__Dataset content__
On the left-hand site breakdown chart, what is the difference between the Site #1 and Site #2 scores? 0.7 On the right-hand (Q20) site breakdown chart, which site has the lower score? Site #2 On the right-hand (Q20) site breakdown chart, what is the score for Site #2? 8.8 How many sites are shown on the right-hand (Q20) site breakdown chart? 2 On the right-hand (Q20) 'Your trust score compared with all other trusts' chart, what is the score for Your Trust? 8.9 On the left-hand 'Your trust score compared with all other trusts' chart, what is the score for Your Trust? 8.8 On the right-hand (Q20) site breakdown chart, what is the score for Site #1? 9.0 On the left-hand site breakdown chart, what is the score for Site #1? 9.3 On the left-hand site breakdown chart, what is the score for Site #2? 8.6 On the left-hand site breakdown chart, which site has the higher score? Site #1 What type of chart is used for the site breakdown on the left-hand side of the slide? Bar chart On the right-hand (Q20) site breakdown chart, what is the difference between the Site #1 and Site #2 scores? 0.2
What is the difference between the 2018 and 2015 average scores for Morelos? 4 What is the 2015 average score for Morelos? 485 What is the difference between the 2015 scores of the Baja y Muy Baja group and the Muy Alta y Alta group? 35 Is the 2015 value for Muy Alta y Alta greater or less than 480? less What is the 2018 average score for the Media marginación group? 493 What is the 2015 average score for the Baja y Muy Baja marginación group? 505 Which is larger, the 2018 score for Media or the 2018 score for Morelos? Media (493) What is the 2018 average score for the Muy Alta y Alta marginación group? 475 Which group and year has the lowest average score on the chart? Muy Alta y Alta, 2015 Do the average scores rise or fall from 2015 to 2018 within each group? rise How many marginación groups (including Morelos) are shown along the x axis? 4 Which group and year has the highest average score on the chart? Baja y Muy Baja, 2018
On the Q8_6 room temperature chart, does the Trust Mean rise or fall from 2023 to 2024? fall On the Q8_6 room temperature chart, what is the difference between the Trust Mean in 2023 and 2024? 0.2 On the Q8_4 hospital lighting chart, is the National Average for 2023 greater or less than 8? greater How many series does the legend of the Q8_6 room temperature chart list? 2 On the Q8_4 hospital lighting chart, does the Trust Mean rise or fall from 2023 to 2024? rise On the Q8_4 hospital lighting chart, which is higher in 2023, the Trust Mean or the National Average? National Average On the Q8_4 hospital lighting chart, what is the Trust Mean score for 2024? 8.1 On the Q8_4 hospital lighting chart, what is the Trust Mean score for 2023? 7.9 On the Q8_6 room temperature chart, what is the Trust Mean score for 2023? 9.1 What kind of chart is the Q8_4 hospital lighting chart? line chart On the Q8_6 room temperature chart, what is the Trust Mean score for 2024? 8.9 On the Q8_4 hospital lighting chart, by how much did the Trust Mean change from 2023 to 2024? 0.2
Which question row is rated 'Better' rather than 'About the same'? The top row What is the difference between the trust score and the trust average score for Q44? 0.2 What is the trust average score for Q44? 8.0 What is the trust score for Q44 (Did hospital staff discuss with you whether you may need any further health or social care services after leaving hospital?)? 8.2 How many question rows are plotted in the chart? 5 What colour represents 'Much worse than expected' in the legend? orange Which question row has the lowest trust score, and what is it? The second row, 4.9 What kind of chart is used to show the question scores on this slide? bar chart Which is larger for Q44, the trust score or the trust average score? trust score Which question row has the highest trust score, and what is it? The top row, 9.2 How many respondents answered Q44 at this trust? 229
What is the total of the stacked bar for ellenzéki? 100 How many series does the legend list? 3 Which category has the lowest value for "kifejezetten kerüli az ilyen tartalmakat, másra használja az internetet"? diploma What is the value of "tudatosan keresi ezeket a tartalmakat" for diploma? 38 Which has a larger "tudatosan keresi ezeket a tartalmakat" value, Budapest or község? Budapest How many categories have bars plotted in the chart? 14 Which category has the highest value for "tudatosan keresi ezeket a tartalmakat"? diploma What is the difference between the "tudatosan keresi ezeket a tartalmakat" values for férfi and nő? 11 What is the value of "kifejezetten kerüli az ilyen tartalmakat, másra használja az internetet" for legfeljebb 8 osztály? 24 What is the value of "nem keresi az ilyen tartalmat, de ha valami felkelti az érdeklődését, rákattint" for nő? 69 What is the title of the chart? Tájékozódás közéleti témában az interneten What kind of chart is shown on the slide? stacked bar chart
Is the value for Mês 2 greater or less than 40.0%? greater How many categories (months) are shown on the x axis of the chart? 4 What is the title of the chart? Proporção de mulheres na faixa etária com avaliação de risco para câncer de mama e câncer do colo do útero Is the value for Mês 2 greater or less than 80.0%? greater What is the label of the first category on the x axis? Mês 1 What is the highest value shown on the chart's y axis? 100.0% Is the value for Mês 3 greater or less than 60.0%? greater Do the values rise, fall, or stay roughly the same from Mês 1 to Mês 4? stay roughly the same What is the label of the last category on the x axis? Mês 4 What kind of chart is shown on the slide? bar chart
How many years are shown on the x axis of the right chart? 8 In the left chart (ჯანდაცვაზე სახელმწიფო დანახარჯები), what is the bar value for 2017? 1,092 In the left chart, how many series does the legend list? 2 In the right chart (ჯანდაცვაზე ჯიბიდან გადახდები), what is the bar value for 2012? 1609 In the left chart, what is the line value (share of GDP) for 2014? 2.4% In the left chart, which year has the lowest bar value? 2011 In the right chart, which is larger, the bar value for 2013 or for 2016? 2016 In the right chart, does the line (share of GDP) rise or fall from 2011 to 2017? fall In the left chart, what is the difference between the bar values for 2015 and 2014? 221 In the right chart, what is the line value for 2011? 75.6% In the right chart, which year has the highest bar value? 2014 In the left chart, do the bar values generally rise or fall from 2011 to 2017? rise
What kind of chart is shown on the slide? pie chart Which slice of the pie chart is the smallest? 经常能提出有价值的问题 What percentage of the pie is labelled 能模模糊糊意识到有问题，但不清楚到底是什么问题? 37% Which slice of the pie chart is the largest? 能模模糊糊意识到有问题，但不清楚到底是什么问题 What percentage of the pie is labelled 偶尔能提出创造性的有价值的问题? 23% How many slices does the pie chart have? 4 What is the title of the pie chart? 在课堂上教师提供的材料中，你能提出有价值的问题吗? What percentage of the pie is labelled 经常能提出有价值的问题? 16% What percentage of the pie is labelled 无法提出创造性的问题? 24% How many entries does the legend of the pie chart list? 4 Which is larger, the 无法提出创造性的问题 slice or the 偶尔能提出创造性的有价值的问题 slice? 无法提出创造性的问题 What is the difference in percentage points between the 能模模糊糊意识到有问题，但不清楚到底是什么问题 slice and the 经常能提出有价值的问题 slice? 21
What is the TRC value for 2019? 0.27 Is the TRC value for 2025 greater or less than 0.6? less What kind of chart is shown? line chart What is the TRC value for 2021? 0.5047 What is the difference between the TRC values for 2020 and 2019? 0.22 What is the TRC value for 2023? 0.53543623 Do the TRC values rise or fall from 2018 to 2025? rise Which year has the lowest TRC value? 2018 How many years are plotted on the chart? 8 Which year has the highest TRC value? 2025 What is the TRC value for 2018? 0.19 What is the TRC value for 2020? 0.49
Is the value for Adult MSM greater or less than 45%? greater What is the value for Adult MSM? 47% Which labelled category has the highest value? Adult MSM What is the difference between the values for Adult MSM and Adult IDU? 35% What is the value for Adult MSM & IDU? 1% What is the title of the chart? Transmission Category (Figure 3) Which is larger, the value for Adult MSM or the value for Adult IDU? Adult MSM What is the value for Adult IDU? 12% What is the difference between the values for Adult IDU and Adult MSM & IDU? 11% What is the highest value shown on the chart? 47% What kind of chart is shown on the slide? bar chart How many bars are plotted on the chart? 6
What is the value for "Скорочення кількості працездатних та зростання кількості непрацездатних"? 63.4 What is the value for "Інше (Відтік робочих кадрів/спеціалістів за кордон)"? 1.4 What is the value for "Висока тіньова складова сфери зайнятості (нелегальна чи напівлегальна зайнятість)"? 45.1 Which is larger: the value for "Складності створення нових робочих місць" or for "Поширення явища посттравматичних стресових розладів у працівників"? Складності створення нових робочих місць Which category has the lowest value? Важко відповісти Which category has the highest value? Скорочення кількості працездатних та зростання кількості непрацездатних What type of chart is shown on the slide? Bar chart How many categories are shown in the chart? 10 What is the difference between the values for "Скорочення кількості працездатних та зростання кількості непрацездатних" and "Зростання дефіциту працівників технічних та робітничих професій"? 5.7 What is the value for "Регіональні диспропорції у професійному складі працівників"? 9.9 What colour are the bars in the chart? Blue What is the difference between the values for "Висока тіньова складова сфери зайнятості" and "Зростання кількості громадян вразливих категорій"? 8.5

__What the task asks__
Can you give the lines from the first one through the line with "What is the difference between the 2018" again, replacing "chart" with "graph" and leaving all else as it stands?

__Answer area__
On the left-hand site breakdown graph, what is the difference between the Site #1 and Site #2 scores? 0.7 On the right-hand (Q20) site breakdown graph, which site has the lower score? Site #2 On the right-hand (Q20) site breakdown graph, what is the score for Site #2? 8.8 How many sites are shown on the right-hand (Q20) site breakdown graph? 2 On the right-hand (Q20) 'Your trust score compared with all other trusts' graph, what is the score for Your Trust? 8.9 On the left-hand 'Your trust score compared with all other trusts' graph, what is the score for Your Trust? 8.8 On the right-hand (Q20) site breakdown graph, what is the score for Site #1? 9.0 On the left-hand site breakdown graph, what is the score for Site #1? 9.3 On the left-hand site breakdown graph, what is the score for Site #2? 8.6 On the left-hand site breakdown graph, which site has the higher score? Site #1 What type of graph is used for the site breakdown on the left-hand side of the slide? Bar graph On the right-hand (Q20) site breakdown graph, what is the difference between the Site #1 and Site #2 scores? 0.2
What is the difference between the 2018 and 2015 average scores for Morelos? 4 What is the 2015 average score for Morelos? 485 What is the difference between the 2015 scores of the Baja y Muy Baja group and the Muy Alta y Alta group? 35 Is the 2015 value for Muy Alta y Alta greater or less than 480? less What is the 2018 average score for the Media marginación group? 493 What is the 2015 average score for the Baja y Muy Baja marginación group? 505 Which is larger, the 2018 score for Media or the 2018 score for Morelos? Media (493) What is the 2018 average score for the Muy Alta y Alta marginación group? 475 Which group and year has the lowest average score on the graph? Muy Alta y Alta, 2015 Do the average scores rise or fall from 2015 to 2018 within each group? rise How many marginación groups (including Morelos) are shown along the x axis? 4 Which group and year has the highest average score on the graph? Baja y Muy Baja, 2018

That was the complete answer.